Keep it a *gradient*, not a leash: weighted-random pick among attractors + noise, so it
stays unpredictable. Lives in the engine as a pure `pickWanderTarget(attractors, rng)`;
the loop already exists. Tune against `presence` (low = aloof, high = follows the action).

**Sensor-gated β€” backlog, same privacy rules as ambient quips (local-only, ephemeral):**
- **Screen color / motion / "flashing lights":** needs ScreenCaptureKit β€” the transparent
  overlay can't see what's beneath it. A coarse, downsampled brightness/motion map (NOT
  readable content) could let him drift toward an area that just changed (a video started,
  a notification flashed). Local-only, never stored, abstractions not pixels.
- **Audio reactivity:** mic is a hard no by default; "system audio is playing / its level"
  is lighter but still opt-in + local-only. A bass-thump bob or a turn-toward-the-sound
  would be delightful but ships last, behind the same gate as quips.

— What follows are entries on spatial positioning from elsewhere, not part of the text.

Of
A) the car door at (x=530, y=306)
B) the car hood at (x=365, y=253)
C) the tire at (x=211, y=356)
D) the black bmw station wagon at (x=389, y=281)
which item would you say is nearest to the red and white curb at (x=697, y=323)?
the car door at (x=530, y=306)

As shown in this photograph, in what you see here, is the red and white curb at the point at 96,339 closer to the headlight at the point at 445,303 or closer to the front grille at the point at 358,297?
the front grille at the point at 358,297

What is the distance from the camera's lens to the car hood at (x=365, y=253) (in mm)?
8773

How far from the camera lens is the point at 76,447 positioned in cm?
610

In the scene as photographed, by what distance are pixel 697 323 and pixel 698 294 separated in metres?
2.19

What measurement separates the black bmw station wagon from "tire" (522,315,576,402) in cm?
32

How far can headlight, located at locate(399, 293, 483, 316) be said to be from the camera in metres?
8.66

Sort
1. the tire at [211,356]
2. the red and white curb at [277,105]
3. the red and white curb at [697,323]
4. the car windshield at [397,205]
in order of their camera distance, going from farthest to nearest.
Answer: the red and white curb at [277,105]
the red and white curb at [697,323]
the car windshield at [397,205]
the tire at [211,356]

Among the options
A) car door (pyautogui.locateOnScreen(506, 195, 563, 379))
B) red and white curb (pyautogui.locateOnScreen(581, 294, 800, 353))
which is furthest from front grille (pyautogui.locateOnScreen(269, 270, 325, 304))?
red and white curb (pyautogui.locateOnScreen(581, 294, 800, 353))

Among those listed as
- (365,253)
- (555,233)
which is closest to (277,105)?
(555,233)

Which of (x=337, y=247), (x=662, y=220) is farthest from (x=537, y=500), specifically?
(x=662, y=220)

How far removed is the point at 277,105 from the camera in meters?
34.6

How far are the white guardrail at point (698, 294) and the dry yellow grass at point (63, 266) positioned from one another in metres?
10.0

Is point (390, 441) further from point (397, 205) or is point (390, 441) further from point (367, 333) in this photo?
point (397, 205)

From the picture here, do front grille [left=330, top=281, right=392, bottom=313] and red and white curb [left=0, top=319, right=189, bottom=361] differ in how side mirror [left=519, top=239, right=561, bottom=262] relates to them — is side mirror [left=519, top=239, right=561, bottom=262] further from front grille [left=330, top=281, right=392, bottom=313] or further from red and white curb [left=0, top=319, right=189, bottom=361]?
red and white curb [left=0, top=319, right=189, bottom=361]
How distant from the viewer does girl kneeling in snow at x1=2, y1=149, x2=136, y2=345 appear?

**Smell test for all of it:** attraction must stay *cute*, never *surveillant*. He reacts
to the shape of activity (something moved, something's loud), never to its content.

## Take-me-there β€” Puck knows where the activity is, and ferries you to it

**What:** On a real notification, Puck should point you at the *actual* window that needs
you β€” fly to it if it's on this Space, beckon "follow me" if it's on another β€” and
**clicking him navigates there** (focuses the app, macOS brings its Space forward).

**Current behavior (the gap):** wire events arrive with `target: null` (the sim's targets
were fake windows), so in the overlay `fireEvent` flies Puck to a *random* screen point.
He has no idea where the source app lives β€” we never gave him real-window awareness.
This is the design doc's Phase 4 ("patrol the desktops you abandoned" presumes knowing
where they are).

**Phase 1 β€” click-to-activate (high value, no Space geometry needed):**
- Event carries a **locator**: source app bundle id / pid / window title. The Claude hook
  already has `TERM_PROGRAM`, `cwd`, and the calling pid available; `puck-run` knows its
  terminal. Add an optional `locator` to the wire schema (`{bundleId?, pid?, title?}`).
- Rust command `activate_target(locator)` -> `NSRunningApplication(bundleIdentifier:).activate`
  (or AX focus by pid/title). macOS switches to that app's Space automatically.
- Frontend: clicking Puck while a located surface is pending calls it. This alone delivers
  "Puck lit up -> click -> you're where the thing is," across Spaces, without knowing which.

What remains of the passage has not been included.